» TAREAS POR HACER:
1 > Reescribe de forma más breve el párrafo del fragmento sobre genética y experiencia que empieza con "Por otro lado tenemos la parte experiencial", conservando sus datos principales.
2 > Prosigue el fragmento sobre genética y experiencia a partir de su última oración.

Nuestro compañero de Vitaliza, Arturo Lecumberri, nos deleita con el siguiente artículo publicado en la revista Psicología y Mente:
Los seres humanos podemos parecer tremendamente complicados en lo que a nuestro mundo emocional se refiere.
Con más o menos frecuencia transitamos una amplia variedad de estados que van desde la ansiedad más arrolladora a la tristeza más profunda.
Sin embargo, si nos miramos con una visión amplia y transversal podemos decir que fundamentalmente somos dos cosas: genética y experiencia.
Venimos a este mundo con una carga genética que no elegimos y que nos acompaña durante todo nuestro camino. Ese temperamento heredado define la intensidad con la que reaccionamos a las diferentes vivencias durante la vida.
Hay personas que llevan consigo un sistema nervioso que se asemeja a una autovía alemana en la que no existe límite de velocidad y por la que puedes conducir a 200 km por hora, y personas con un sistema nervioso que reacciona al igual que un coche en una carretera comarcal por la que, salvo en una gran recta, no circulará a más de 80 km por hora.
La misma experiencia objetiva, por tanto, puede ser vivida con una reactividad emocional muy dispar en función de la genética que porta cada individuo.
Por otro lado tenemos la parte experiencial. Más allá de la genética, nuestra identidad, nuestro yo, se va a ir configurando a lo largo de toda la vida sumando experiencias que van a interactuar con ese temperamento heredado. Las experiencias que vivamos podrán ser así mismo de dos tipos: Emocionalmente reguladoras o desreguladoras.
De especial relevancia serán las experiencias de relación vividas en los primeros años de vida y sobre todo las que tienen que ver con la interacción con las figuras de apego (padre, madre o cuidador/a principal).
Estas primeras experiencias van a situar nuestro sistema emocional en un nivel de activación base desde el que se va a comenzar a vivir el entorno.
Si el entorno se vive desde un nivel de activación fisiológico-emocional regulado, el mundo será un lugar con la suficiente seguridad como para ser explorado. Por el contrario, si desde nuestra mas tierna infancia, en nosotros se instala un nivel de alerta, el mundo será un entorno amenazante en el que habrá que protegerse para no sufrir. Esta gestión del sufrimiento se muestra como una máxima en nuestra supervivencia emocional.

» DATOS EXTRAÍDOS:
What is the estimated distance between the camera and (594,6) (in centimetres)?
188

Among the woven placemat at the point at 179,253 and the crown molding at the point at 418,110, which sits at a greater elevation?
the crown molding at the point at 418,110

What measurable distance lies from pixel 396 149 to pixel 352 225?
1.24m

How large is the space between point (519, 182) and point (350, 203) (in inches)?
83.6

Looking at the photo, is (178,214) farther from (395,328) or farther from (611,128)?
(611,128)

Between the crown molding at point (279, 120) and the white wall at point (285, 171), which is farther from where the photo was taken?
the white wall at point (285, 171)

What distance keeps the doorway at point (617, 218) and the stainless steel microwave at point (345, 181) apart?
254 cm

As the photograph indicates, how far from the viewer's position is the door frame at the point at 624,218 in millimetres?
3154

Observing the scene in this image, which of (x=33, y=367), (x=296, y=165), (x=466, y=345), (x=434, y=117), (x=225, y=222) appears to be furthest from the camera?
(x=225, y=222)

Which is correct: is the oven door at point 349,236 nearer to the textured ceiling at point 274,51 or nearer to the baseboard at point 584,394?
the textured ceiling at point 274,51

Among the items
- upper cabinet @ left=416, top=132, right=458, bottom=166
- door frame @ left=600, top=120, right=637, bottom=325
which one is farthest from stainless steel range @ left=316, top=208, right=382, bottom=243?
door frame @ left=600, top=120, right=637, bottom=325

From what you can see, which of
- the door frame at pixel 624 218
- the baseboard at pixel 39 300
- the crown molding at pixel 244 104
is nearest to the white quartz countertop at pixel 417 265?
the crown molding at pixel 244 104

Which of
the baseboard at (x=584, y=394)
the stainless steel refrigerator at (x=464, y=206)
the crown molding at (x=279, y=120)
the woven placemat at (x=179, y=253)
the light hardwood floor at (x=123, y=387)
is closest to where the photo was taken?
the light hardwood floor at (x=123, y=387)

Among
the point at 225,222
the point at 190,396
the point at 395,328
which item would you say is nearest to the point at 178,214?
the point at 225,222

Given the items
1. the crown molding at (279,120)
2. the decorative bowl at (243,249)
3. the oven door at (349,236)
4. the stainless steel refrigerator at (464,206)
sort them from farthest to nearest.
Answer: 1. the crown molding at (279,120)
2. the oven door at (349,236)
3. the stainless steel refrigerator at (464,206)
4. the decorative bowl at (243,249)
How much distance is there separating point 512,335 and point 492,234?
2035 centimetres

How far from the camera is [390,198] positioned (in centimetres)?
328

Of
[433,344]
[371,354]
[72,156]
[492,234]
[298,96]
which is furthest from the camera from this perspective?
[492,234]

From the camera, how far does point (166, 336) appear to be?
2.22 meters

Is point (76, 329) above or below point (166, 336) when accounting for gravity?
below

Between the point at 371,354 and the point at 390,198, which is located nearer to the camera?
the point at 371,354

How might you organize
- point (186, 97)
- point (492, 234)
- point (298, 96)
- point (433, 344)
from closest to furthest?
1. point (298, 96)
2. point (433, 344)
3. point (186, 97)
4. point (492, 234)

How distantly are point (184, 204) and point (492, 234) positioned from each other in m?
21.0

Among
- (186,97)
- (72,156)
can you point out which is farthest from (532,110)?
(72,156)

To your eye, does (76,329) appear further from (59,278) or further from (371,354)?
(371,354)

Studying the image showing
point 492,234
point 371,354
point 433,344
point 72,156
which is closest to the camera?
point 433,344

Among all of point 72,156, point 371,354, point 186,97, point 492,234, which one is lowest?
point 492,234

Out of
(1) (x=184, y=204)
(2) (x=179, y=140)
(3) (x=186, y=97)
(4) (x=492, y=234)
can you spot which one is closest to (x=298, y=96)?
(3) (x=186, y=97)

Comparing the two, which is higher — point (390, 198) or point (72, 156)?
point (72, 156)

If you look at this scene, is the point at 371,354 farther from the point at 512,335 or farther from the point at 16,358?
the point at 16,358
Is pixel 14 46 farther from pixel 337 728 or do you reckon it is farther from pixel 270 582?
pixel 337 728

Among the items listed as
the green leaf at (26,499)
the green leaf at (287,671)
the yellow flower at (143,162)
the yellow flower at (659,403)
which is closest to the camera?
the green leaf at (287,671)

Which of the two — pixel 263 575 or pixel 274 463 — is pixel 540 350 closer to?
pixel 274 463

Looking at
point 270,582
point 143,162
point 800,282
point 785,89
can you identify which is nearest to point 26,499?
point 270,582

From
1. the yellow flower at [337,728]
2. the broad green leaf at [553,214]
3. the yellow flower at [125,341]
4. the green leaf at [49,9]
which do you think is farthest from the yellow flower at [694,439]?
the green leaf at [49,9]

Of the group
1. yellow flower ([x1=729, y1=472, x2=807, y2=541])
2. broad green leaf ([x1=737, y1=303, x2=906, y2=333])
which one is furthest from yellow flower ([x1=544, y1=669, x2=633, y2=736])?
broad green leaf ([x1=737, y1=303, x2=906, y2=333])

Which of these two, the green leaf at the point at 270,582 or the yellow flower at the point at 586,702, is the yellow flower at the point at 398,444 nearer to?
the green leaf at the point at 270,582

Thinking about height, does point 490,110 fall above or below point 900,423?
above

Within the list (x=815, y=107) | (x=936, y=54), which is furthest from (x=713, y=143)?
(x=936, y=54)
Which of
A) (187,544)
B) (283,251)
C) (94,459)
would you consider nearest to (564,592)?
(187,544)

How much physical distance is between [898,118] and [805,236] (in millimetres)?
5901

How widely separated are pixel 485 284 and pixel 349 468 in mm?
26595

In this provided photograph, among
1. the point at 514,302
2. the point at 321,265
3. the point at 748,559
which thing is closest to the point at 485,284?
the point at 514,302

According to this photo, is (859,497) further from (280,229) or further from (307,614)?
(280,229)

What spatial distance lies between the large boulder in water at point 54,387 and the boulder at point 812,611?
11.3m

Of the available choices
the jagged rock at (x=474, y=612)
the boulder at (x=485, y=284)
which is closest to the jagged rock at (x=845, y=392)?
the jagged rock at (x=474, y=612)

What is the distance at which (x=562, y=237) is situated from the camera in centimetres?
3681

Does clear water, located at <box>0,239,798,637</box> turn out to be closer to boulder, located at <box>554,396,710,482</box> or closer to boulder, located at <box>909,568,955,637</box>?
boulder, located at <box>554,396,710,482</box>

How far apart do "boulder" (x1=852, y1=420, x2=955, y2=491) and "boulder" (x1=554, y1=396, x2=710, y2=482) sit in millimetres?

» RESPUESTAS:
1 > Además de la genética, nuestra identidad se va formando durante toda la vida con experiencias que interactúan con el temperamento heredado. Estas experiencias pueden ser emocionalmente reguladoras o desreguladoras.

2 >
Los cerebros humanos están programados para reducir la angustia y buscar el bienestar, de tal manera que si a lo largo de nuestra historia tuvimos la mala suerte de vivir algunas “malas experiencias” o muchas de ellas, casi con total seguridad, nuestra mente desarrolló uno o varios mecanismos de defensa para encontrar la regulación que el entorno no nos permitía lograr.
Para lidiar con el sufrimiento hay cerebros que desarrollan defensas de evitación y su alerta buscan en todo momento no contactar con aquello que les angustia, otros que desarrollan defensas de control y sueñan con dominar y planificar la totalidad del entorno, frustrándose a cada momento con la cruda realidad en la que casi nada es controlable. Otros cerebros utilizan las drogas para encontrar la regulación e incluso algunos cerebros desarrollan una herramienta llamada disociación con la que dejan fuera de la experiencia vital uno o varios recuerdos o incluso partes completas de la identidad de uno.
Muchos profesionales que abordan en sus consultas los mundos emocionales de sus pacientes, piensan que la esencia del sufrimiento y por consiguiente de la consecución del bienestar radica en las experiencias concretas que vivieron estas personas en el pasado y de su eco o resonancia en su momento presente.
Aportaría aquí un cambio de mirada que creo que con lo expuesto en las líneas anteriores puede tener sentido: no debemos de dar excesiva importancia a lo concreto vivido sino a esos mecanismos que se levantaron para gestionar el dolor y que fueron los únicos que cada uno pudimos encontrar para sobrevivir emocionalmente a nuestra propia historia.
Son esas herramientas las que seguimos utilizando hoy en día y es con ellas con las que nuestra mente emocional se engaña creyendo ser la persona que éramos cuando los eventos generadores de angustia sucedieron, y anulando otro tipo de herramientas reguladoras que sí que podemos poner a nuestra disposición en nuestro momento actual.
Para poder disponer de todo nuestro potencial regulador, la experiencia clínica nos indica que es importante, entre otras, desarrollar la capacidad de ser conscientes de nosotros mismos, de nuestra historia y de nuestros recursos, además de mirarnos con la aceptación y compasión de quien sabe que es hijo/a de su historia y que no tuvo la oportunidad de elegir gran parte de ella, que está misma historia en interacción constante con su temperamento le ha legado sus fortalezas y sus fragilidades, humanas todas ellas, enriquecedoras y dignas de ser vividas.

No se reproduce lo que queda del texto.